Indexes make a map of each of these rows effectively as where they are put into the page files so we can do a sequential scan of an index to find the pointer to page/pages this information is stored. So the database can go straight to those pages and skip the rest of the pages.

../_images/indexscan.png

Index gets applied to a column in a table. As we were querying on the column productname, let’s now apply an index to the column productname in the database and see how the query execution plan changes. Will it improve the speed?
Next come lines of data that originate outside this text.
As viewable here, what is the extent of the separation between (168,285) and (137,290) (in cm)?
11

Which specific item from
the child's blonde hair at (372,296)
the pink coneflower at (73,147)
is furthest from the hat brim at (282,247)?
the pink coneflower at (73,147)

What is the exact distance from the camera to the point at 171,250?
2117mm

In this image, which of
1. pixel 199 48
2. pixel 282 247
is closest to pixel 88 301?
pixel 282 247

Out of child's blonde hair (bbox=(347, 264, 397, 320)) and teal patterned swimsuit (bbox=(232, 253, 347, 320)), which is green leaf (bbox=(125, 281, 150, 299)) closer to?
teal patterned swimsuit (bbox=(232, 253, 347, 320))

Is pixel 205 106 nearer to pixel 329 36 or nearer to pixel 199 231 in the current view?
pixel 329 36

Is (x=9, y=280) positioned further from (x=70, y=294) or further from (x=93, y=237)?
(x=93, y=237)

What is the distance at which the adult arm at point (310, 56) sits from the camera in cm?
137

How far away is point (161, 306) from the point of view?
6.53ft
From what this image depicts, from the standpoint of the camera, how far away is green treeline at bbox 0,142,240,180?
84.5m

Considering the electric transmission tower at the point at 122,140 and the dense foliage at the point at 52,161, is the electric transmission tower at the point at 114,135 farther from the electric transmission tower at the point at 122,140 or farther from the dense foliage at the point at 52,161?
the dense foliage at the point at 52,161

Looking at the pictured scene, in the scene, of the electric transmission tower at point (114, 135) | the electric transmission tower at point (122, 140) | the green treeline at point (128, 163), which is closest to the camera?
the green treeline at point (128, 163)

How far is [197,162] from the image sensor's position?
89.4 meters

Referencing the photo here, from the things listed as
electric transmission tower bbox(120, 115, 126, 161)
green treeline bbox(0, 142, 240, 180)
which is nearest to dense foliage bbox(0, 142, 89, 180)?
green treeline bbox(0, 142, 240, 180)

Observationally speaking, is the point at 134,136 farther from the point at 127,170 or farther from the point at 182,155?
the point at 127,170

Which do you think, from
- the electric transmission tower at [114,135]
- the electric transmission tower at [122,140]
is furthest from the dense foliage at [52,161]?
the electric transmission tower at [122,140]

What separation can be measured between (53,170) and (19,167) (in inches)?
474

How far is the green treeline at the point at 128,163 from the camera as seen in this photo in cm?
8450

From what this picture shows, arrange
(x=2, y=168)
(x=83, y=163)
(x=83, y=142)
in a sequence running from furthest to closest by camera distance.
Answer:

Let’s see..

%%time
%%sql
CREATE INDEX if not exists default_testindex_index ON fakedata.testindex (productname varchar_pattern_ops);
 * postgresql://postgres:***@mbandtweet.cumg1xvg68gc.us-west-2.rds.amazonaws.com:5432/postgres
Done.
CPU times: user 7.27 ms, sys: 4.34 ms, total: 11.6 ms
Wall time: 11 s
[]
%%time
%%sql
explain analyze select count(*) from fakedata.testindex where productname = 'flavor halibut';
 * postgresql://postgres:***@mbandtweet.cumg1xvg68gc.us-west-2.rds.amazonaws.com:5432/postgres
6 rows affected.
CPU times: user 3.18 ms, sys: 619 µs, total: 3.8 ms
Wall time: 60.7 ms
QUERY PLAN
Aggregate (cost=5.63..5.64 rows=1 width=8) (actual time=0.031..0.032 rows=1 loops=1)
  -> Index Only Scan using default_testindex_index on testindex (cost=0.43..5.48 rows=60 width=0) (actual time=0.027..0.028 rows=0 loops=1)
        Index Cond: (productname = 'flavor halibut'::text)
        Heap Fetches: 0
Planning Time: 0.161 ms
Execution Time: 0.059 ms
%%time
%%sql
EXPLAIN ANALYZE 
SELECT COUNT(*) FROM fakedata.testindex 
WHERE productname LIKE 'fla%';
 * postgresql://postgres:***@mbandtweet.cumg1xvg68gc.us-west-2.rds.amazonaws.com:5432/postgres
7 rows affected.
CPU times: user 2.92 ms, sys: 487 µs, total: 3.4 ms
Wall time: 66.5 ms
QUERY PLAN
Aggregate (cost=7.25..7.26 rows=1 width=8) (actual time=4.481..4.482 rows=1 loops=1)
  -> Index Only Scan using default_testindex_index on testindex (cost=0.43..4.46 rows=1117 width=0) (actual time=0.062..3.204 rows=27814 loops=1)
        Index Cond: ((productname ~>=~ 'fla'::text) AND (productname ~<~ 'flb'::text))
        Filter: (productname ~~ 'fla%'::text)
        Heap Fetches: 0
Planning Time: 0.181 ms
Execution Time: 4.514 ms

Hurrayyy!!!! It increased the speed, and you see that your query planner used the index to speed up queries.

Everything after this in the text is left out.